Recent CMAJ commentaries1,2 have promoted the view that improved medical technologies are the most promising means of improving population health in developing countries. Although we support an increase in research into global health issues, we feel that clinical research into novel technical solutions will have less success in achieving improvements in population health than these commentaries suggest, for 3 reasons.
First, history shows that improvements in population health status in Western Europe have come largely in the absence of disease-specific control measures. The technologic improvements that coincided with large increases in life expectancy in the late 19th century related to improved sanitation, expanding access to safe water supplies and improvements in living conditions, not to specific medical interventions.3 Similarly, 90% of the reduction in mortality from tuberculosis in England and Wales predated the introduction of BCG (bacille Calmette–Guérin) vaccination or streptomycin.4
Second, in developing countries where significant improvements in population health have occurred in recent decades, other, so-called “upstream” determinants of health (such as female literacy5,6) appear to be more highly correlated with these changes.
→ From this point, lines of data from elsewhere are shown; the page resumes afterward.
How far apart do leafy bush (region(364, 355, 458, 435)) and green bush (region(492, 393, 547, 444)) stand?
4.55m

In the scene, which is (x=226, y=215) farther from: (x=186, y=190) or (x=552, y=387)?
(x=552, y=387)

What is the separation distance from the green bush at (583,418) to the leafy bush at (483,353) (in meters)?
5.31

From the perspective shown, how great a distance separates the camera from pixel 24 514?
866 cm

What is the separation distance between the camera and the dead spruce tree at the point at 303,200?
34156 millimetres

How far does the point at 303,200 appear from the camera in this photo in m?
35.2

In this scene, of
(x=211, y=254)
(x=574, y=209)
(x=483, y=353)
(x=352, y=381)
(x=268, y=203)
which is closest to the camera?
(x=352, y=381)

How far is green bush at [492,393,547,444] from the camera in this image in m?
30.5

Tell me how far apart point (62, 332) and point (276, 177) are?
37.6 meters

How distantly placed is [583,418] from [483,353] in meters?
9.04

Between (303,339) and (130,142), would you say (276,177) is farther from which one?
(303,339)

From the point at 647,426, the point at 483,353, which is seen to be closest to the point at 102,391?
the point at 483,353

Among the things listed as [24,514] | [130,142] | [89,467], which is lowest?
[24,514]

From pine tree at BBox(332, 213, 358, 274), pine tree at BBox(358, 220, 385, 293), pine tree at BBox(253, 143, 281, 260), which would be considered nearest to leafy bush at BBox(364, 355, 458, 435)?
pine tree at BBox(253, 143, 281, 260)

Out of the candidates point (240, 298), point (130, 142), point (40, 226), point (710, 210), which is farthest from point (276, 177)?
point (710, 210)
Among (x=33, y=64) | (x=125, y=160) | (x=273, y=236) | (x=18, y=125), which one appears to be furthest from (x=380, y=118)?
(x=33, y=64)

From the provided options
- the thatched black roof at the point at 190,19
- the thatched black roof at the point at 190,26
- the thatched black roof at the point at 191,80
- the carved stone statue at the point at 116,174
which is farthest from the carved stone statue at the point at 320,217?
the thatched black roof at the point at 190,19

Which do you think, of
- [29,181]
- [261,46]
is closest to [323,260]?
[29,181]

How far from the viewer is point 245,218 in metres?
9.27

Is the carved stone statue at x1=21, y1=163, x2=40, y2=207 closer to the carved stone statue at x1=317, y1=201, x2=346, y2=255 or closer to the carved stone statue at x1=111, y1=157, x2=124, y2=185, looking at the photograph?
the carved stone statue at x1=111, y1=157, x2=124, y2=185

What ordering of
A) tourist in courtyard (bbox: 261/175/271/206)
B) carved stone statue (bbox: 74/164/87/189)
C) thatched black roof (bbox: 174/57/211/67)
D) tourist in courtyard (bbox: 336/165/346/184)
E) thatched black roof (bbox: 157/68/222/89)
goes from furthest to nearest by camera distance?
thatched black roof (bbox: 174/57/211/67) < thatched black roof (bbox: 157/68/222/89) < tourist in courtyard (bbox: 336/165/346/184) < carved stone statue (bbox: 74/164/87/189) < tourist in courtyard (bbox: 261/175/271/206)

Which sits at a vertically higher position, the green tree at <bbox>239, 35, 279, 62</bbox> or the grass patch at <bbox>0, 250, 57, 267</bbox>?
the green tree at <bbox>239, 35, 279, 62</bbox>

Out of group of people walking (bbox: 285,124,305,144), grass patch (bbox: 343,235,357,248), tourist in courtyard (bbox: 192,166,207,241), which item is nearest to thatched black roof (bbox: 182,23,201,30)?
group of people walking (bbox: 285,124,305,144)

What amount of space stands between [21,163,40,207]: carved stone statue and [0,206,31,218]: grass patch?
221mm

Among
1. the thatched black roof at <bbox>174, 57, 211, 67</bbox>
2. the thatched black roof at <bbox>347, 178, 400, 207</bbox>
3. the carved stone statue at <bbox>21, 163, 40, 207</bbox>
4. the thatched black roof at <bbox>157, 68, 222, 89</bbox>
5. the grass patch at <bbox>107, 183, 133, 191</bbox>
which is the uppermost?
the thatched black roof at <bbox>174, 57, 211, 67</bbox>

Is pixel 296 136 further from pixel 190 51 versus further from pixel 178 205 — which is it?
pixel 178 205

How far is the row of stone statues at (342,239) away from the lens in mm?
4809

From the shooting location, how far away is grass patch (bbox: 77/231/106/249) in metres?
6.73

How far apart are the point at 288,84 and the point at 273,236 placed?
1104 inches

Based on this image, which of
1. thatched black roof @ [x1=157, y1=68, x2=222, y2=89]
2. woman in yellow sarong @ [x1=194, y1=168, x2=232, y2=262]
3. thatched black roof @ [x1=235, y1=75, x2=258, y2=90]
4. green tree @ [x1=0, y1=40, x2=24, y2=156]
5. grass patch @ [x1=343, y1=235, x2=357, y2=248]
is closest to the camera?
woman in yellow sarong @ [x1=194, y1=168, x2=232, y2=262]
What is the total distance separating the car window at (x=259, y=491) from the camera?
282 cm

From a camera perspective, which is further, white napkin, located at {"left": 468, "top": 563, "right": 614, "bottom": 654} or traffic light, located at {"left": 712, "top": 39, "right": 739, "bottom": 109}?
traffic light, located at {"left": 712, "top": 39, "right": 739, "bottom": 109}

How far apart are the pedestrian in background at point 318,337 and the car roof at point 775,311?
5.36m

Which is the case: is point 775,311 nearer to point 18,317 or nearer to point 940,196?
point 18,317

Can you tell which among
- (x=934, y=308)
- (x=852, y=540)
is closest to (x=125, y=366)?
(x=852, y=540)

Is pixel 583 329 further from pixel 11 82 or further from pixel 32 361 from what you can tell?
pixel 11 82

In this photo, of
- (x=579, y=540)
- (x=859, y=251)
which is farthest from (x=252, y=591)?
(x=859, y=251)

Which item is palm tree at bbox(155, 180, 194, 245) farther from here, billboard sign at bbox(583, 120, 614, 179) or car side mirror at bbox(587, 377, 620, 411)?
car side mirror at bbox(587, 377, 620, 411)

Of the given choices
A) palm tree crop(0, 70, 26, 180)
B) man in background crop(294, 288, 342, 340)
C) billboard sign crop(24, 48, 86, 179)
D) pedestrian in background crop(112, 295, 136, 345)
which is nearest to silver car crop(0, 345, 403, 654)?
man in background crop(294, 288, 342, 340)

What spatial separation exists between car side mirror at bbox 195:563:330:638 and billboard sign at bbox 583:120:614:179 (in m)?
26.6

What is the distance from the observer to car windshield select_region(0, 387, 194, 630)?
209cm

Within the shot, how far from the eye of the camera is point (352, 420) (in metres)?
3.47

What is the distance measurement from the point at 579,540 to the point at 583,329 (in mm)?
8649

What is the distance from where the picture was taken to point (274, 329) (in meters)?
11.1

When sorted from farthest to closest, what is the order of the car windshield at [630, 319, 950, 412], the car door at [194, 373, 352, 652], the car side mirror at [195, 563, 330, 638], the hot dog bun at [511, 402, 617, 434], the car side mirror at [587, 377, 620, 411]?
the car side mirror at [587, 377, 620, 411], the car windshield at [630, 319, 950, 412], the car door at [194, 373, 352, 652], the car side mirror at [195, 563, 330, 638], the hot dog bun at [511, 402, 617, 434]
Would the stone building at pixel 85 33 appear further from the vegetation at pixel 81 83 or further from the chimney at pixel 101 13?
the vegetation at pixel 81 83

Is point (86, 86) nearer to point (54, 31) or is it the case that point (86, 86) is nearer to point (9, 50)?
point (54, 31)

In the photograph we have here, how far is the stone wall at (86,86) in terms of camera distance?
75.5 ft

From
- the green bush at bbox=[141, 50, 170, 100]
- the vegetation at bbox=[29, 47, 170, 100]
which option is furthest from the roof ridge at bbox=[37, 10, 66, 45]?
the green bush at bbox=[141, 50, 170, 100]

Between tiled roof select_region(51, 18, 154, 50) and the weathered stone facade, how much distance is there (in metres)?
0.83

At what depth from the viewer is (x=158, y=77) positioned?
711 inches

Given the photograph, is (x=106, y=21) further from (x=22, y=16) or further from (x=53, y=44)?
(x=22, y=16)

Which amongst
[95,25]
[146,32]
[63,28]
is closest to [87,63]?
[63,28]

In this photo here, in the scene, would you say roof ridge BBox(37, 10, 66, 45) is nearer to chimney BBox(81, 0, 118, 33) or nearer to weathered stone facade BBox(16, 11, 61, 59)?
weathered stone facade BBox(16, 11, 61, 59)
Developing countries that have achieved high levels of life expectancy and low levels of mortality, such as China, Sri Lanka and Cuba, have done so primarily because of investments in the social determinants of health (universal education, food subsidies) and a commitment to egalitarian principles.7
Third, the effectiveness of any clinical intervention in the community is always much less than that determined through clinical research, because of problems in health service access, diagnostic accuracy, and transport and management of supplies, among others. The oft-repeated example of vaccination is one of the few exceptions, likely because the intervention is relatively simple, needs to be applied only once or a few times, and does not need to target only those who are already ill.
Operational research is needed to assist developing countries in creating public policies that allow for the expansion of approaches already shown to have a greater impact than medical technology: access to safe drinking water, effective sanitation, safe housing, adequate nutrition (especially for women and children) and universal education. Furthermore, local health service research in low-income countries would greatly assist these countries to expand application of their current arsenal of effective health care interventions. Yes, developing countries have been neglected in terms of biomedical and clinical research into infectious diseases, but the technical knowledge needed to improved population health in developing countries already exists.
David Moore Robert Hogg BC Centre for Excellence in HIV/AIDS Jerry Spiegel Centre for International Health University of British Columbia Vancouver, BC
References
- 1.Global IDEA Scientific Advisory Committee. Health and economic benefits of an accelerated program of research to combat global infectious diseases [editorial]. CMAJ 2004;171(10):1203-8. [DOI] [PMC free article] [PubMed]
- 2.Jha P, Lavery J. Evidence for global health [editorial]. CMAJ 2004;170(11):1687-8. [DOI] [PMC free article] [PubMed]
- 3.Easterlin R. How beneficial is the market? A look at the modern history of mortality. Eur Rev Econ Hist 1999;3:257-94. [DOI] [PubMed]
- 4.McKeown T. The role of medicine: dream, mirage or nemesis. Princeton (NJ): Princeton University Press; 1979.
- 5.Moore D, Castillo E, Richardson C, Reid RJ. Determinants of health status and the influence of primary health care services in Latin America, 1990-98. Int J Health Plann Manage 2003;18: 279-92. [DOI] [PubMed]
- 6.Black JA. The population Doomsday forecast: lessons from Kerala. J R Soc Med 1993;86:704-6. [DOI] [PMC free article] [PubMed]
- 7.Caldwell J. Routes to low mortality in developing countries. In: Caldwell J, Santow G, editors. Selected readings in the cultural, social and behavioural determinants of health. Canberra, Australia: Highland Press; 1989.